Extrait du texte:

----

Les banques privées à l’épreuve de la transparence

Cinq ans après leur adoption respective par les autorités européennes, les deux grands textes régulant la distribution des produits financiers sont désormais en vigueur. Avec eux, l’obligation faite aux distributeurs de communiquer sur les frais supportés par le client, mesure destinée à garantir la protection de l’investisseur.
Une transparence à géométrie variable
Pour les produits financiers, ce sont l’article 24 de la Directive 2014/65/UE du Parlement européen et du conseil du 15 mai 2014 concernant les marchés d’instruments financiers, dite MIF 2, et l’article 50 du Règlement délégué (UE) 2017/565 de la Commission du 25 avril 2016 qui fixent les contours de l’obligation de divulgation. Les prestataires de services d’investissement doivent informer les investisseurs, en temps utiles, sur les coûts liés aux services rendus et aux produits commercialisés ou recommandés. Les coûts doivent être présentés de manière agrégée en pourcentage et en valeur absolue. Une estimation des coûts attendus doit être fournie au client en amont de la transaction ou de la fourniture du service (ex-ante), cette estimation devant être complétée par une information, au moins annuelle, sur les coûts réellement supportés par le client (ex-post).
Du côté des assurances et contrat de capitalisation, le règlement Priip’s (Règlement (UE) 1289/2014 du Parlement européen et du Conseil du 26/11/2014 sur les documents d'informations clés relatifs aux produits d'investissement packagés de détail et fondés sur l’assurance avait déjà imposé la rédaction du document d’informations clés. Puis la Directive dite DDA (n° 2016/97 du Parlement européen et du Conseil du 20 janvier 2016 sur la distribution d’assurances) a imposé que le montant de commissionnement des intermédiaires soit précisé sur les documents à destination des clients.

----

Liste des tâches:
1. D'après l'extrait sur la transparence des banques privées, sous quelles formes les coûts doivent-ils être présentés aux investisseurs ?
2. Poursuivez le texte sur la transparence des banques privées après sa dernière phrase.

Matériel fourni:
----

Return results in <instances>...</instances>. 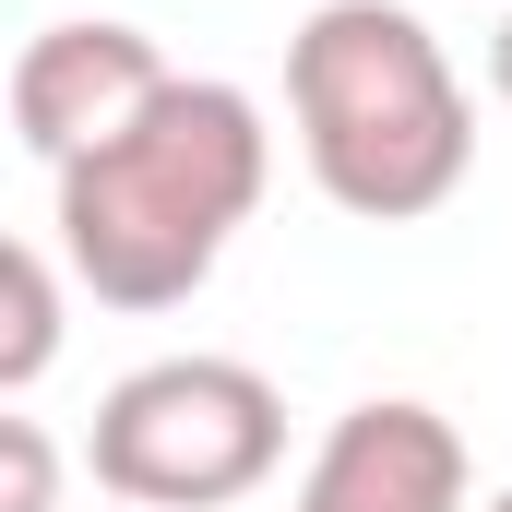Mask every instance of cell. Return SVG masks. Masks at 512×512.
Returning <instances> with one entry per match:
<instances>
[{"mask_svg":"<svg viewBox=\"0 0 512 512\" xmlns=\"http://www.w3.org/2000/svg\"><path fill=\"white\" fill-rule=\"evenodd\" d=\"M60 179V262L96 310H179L215 286L227 239L262 215L274 131L239 84L167 72L108 143H84Z\"/></svg>","mask_w":512,"mask_h":512,"instance_id":"6da1fadb","label":"cell"},{"mask_svg":"<svg viewBox=\"0 0 512 512\" xmlns=\"http://www.w3.org/2000/svg\"><path fill=\"white\" fill-rule=\"evenodd\" d=\"M286 120H298L322 203L358 227L441 215L477 167V108L405 0H322L286 36Z\"/></svg>","mask_w":512,"mask_h":512,"instance_id":"7a4b0ae2","label":"cell"},{"mask_svg":"<svg viewBox=\"0 0 512 512\" xmlns=\"http://www.w3.org/2000/svg\"><path fill=\"white\" fill-rule=\"evenodd\" d=\"M84 453L120 512H227L286 465V393L251 358H143L108 382Z\"/></svg>","mask_w":512,"mask_h":512,"instance_id":"3957f363","label":"cell"},{"mask_svg":"<svg viewBox=\"0 0 512 512\" xmlns=\"http://www.w3.org/2000/svg\"><path fill=\"white\" fill-rule=\"evenodd\" d=\"M155 84H167V48H155L143 24L72 12V24H36V36H24V60H12V131H24L48 167H72V155L108 143Z\"/></svg>","mask_w":512,"mask_h":512,"instance_id":"277c9868","label":"cell"},{"mask_svg":"<svg viewBox=\"0 0 512 512\" xmlns=\"http://www.w3.org/2000/svg\"><path fill=\"white\" fill-rule=\"evenodd\" d=\"M286 512H465V429L417 393H370L310 441Z\"/></svg>","mask_w":512,"mask_h":512,"instance_id":"5b68a950","label":"cell"},{"mask_svg":"<svg viewBox=\"0 0 512 512\" xmlns=\"http://www.w3.org/2000/svg\"><path fill=\"white\" fill-rule=\"evenodd\" d=\"M60 334H72V310H60V274H48V251L0 239V393L48 382V370H60Z\"/></svg>","mask_w":512,"mask_h":512,"instance_id":"8992f818","label":"cell"},{"mask_svg":"<svg viewBox=\"0 0 512 512\" xmlns=\"http://www.w3.org/2000/svg\"><path fill=\"white\" fill-rule=\"evenodd\" d=\"M0 512H60V441L36 417H0Z\"/></svg>","mask_w":512,"mask_h":512,"instance_id":"52a82bcc","label":"cell"},{"mask_svg":"<svg viewBox=\"0 0 512 512\" xmlns=\"http://www.w3.org/2000/svg\"><path fill=\"white\" fill-rule=\"evenodd\" d=\"M489 84H501V108H512V12H501V36H489Z\"/></svg>","mask_w":512,"mask_h":512,"instance_id":"ba28073f","label":"cell"},{"mask_svg":"<svg viewBox=\"0 0 512 512\" xmlns=\"http://www.w3.org/2000/svg\"><path fill=\"white\" fill-rule=\"evenodd\" d=\"M489 512H512V489H501V501H489Z\"/></svg>","mask_w":512,"mask_h":512,"instance_id":"9c48e42d","label":"cell"}]
</instances>
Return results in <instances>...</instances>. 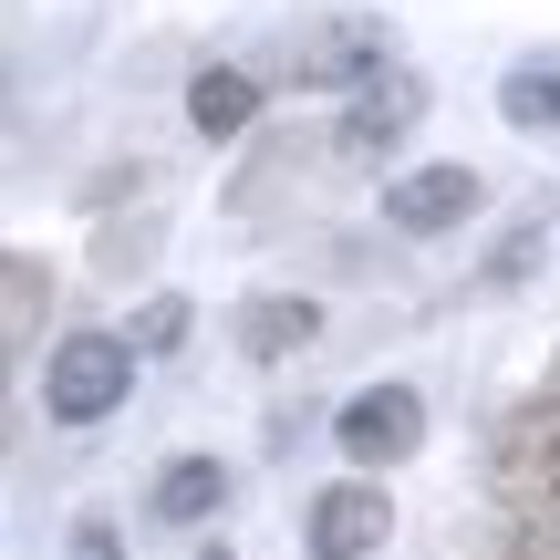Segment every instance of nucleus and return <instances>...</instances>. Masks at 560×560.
I'll return each mask as SVG.
<instances>
[{
  "instance_id": "6e6552de",
  "label": "nucleus",
  "mask_w": 560,
  "mask_h": 560,
  "mask_svg": "<svg viewBox=\"0 0 560 560\" xmlns=\"http://www.w3.org/2000/svg\"><path fill=\"white\" fill-rule=\"evenodd\" d=\"M312 332H322V312H312L301 291L240 301V353H249V363H291V353H312Z\"/></svg>"
},
{
  "instance_id": "423d86ee",
  "label": "nucleus",
  "mask_w": 560,
  "mask_h": 560,
  "mask_svg": "<svg viewBox=\"0 0 560 560\" xmlns=\"http://www.w3.org/2000/svg\"><path fill=\"white\" fill-rule=\"evenodd\" d=\"M384 529H395V499L374 478H342L312 499V560H363V550H384Z\"/></svg>"
},
{
  "instance_id": "7ed1b4c3",
  "label": "nucleus",
  "mask_w": 560,
  "mask_h": 560,
  "mask_svg": "<svg viewBox=\"0 0 560 560\" xmlns=\"http://www.w3.org/2000/svg\"><path fill=\"white\" fill-rule=\"evenodd\" d=\"M332 436H342L353 467H405L425 446V395H416V384H363V395L332 416Z\"/></svg>"
},
{
  "instance_id": "9b49d317",
  "label": "nucleus",
  "mask_w": 560,
  "mask_h": 560,
  "mask_svg": "<svg viewBox=\"0 0 560 560\" xmlns=\"http://www.w3.org/2000/svg\"><path fill=\"white\" fill-rule=\"evenodd\" d=\"M249 115H260V73H240V62H208V73L187 83V125H198V136H240Z\"/></svg>"
},
{
  "instance_id": "dca6fc26",
  "label": "nucleus",
  "mask_w": 560,
  "mask_h": 560,
  "mask_svg": "<svg viewBox=\"0 0 560 560\" xmlns=\"http://www.w3.org/2000/svg\"><path fill=\"white\" fill-rule=\"evenodd\" d=\"M198 560H229V550H198Z\"/></svg>"
},
{
  "instance_id": "1a4fd4ad",
  "label": "nucleus",
  "mask_w": 560,
  "mask_h": 560,
  "mask_svg": "<svg viewBox=\"0 0 560 560\" xmlns=\"http://www.w3.org/2000/svg\"><path fill=\"white\" fill-rule=\"evenodd\" d=\"M219 509H229V467L219 457H166L156 467V520L198 529V520H219Z\"/></svg>"
},
{
  "instance_id": "ddd939ff",
  "label": "nucleus",
  "mask_w": 560,
  "mask_h": 560,
  "mask_svg": "<svg viewBox=\"0 0 560 560\" xmlns=\"http://www.w3.org/2000/svg\"><path fill=\"white\" fill-rule=\"evenodd\" d=\"M187 322H198V312H187L177 291H156V301L136 312V353H177V342H187Z\"/></svg>"
},
{
  "instance_id": "4468645a",
  "label": "nucleus",
  "mask_w": 560,
  "mask_h": 560,
  "mask_svg": "<svg viewBox=\"0 0 560 560\" xmlns=\"http://www.w3.org/2000/svg\"><path fill=\"white\" fill-rule=\"evenodd\" d=\"M73 560H125V550H115V529H104V520H83L73 529Z\"/></svg>"
},
{
  "instance_id": "2eb2a0df",
  "label": "nucleus",
  "mask_w": 560,
  "mask_h": 560,
  "mask_svg": "<svg viewBox=\"0 0 560 560\" xmlns=\"http://www.w3.org/2000/svg\"><path fill=\"white\" fill-rule=\"evenodd\" d=\"M499 560H560V529H520V540H509Z\"/></svg>"
},
{
  "instance_id": "0eeeda50",
  "label": "nucleus",
  "mask_w": 560,
  "mask_h": 560,
  "mask_svg": "<svg viewBox=\"0 0 560 560\" xmlns=\"http://www.w3.org/2000/svg\"><path fill=\"white\" fill-rule=\"evenodd\" d=\"M467 208H478V177H467V166H405V177L384 187V219H395L405 240H436Z\"/></svg>"
},
{
  "instance_id": "f8f14e48",
  "label": "nucleus",
  "mask_w": 560,
  "mask_h": 560,
  "mask_svg": "<svg viewBox=\"0 0 560 560\" xmlns=\"http://www.w3.org/2000/svg\"><path fill=\"white\" fill-rule=\"evenodd\" d=\"M42 312H52V270H42L32 249H11V260H0V332H11V353L42 332Z\"/></svg>"
},
{
  "instance_id": "f257e3e1",
  "label": "nucleus",
  "mask_w": 560,
  "mask_h": 560,
  "mask_svg": "<svg viewBox=\"0 0 560 560\" xmlns=\"http://www.w3.org/2000/svg\"><path fill=\"white\" fill-rule=\"evenodd\" d=\"M488 488L520 529H560V363L529 405H509V425L488 436Z\"/></svg>"
},
{
  "instance_id": "20e7f679",
  "label": "nucleus",
  "mask_w": 560,
  "mask_h": 560,
  "mask_svg": "<svg viewBox=\"0 0 560 560\" xmlns=\"http://www.w3.org/2000/svg\"><path fill=\"white\" fill-rule=\"evenodd\" d=\"M416 115H425V83H416V73H374V83H353V104H342V125H332V156H342V166L395 156V145L416 136Z\"/></svg>"
},
{
  "instance_id": "9d476101",
  "label": "nucleus",
  "mask_w": 560,
  "mask_h": 560,
  "mask_svg": "<svg viewBox=\"0 0 560 560\" xmlns=\"http://www.w3.org/2000/svg\"><path fill=\"white\" fill-rule=\"evenodd\" d=\"M499 115L520 125V136H560V52H529L499 73Z\"/></svg>"
},
{
  "instance_id": "39448f33",
  "label": "nucleus",
  "mask_w": 560,
  "mask_h": 560,
  "mask_svg": "<svg viewBox=\"0 0 560 560\" xmlns=\"http://www.w3.org/2000/svg\"><path fill=\"white\" fill-rule=\"evenodd\" d=\"M374 73H395V32H384V21H312V32L291 42V83H322V94H332V83H374Z\"/></svg>"
},
{
  "instance_id": "f03ea898",
  "label": "nucleus",
  "mask_w": 560,
  "mask_h": 560,
  "mask_svg": "<svg viewBox=\"0 0 560 560\" xmlns=\"http://www.w3.org/2000/svg\"><path fill=\"white\" fill-rule=\"evenodd\" d=\"M125 384H136V342H125V332H62L52 363H42L52 425H104L125 405Z\"/></svg>"
}]
</instances>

----

Résultats attendus:
1. Ils doivent être présentés de manière agrégée, en pourcentage et en valeur absolue.

2.
Dernier ajout par la loi Pacte
Dernière évolution en date, la loi Pacte a ajouté une obligation à la charge des assureurs. Adoptée le 22 mai dernier, loi n° 2019-486 relative à la croissance et la transformation des entreprises a en effet complété l’article L. 132-22 du Code des assurances : « L'entreprise d'assurance ou de capitalisation communique également chaque année au contractant (…) les frais prélevés par l'entreprise d'assurance au titre de chaque unité de compte, les frais supportés par l'actif en représentation de l'engagement en unités de compte au cours du dernier exercice connu et, le cas échéant, les rétrocessions de commission perçues au titre de la gestion financière des actifs représentatifs des engagements exprimés en unités de compte par l'entreprise d'assurance, par ses gestionnaires délégués, y compris sous la forme d'un organisme de placement collectif, ou par le dépositaire des actifs du contrat ». L’information sera disponible sur le site de la compagnie dans un délai de 90 jours suivant le 31 décembre de l’année de revalorisation, et devra être disponible pendant une durée minimale de 5 ans.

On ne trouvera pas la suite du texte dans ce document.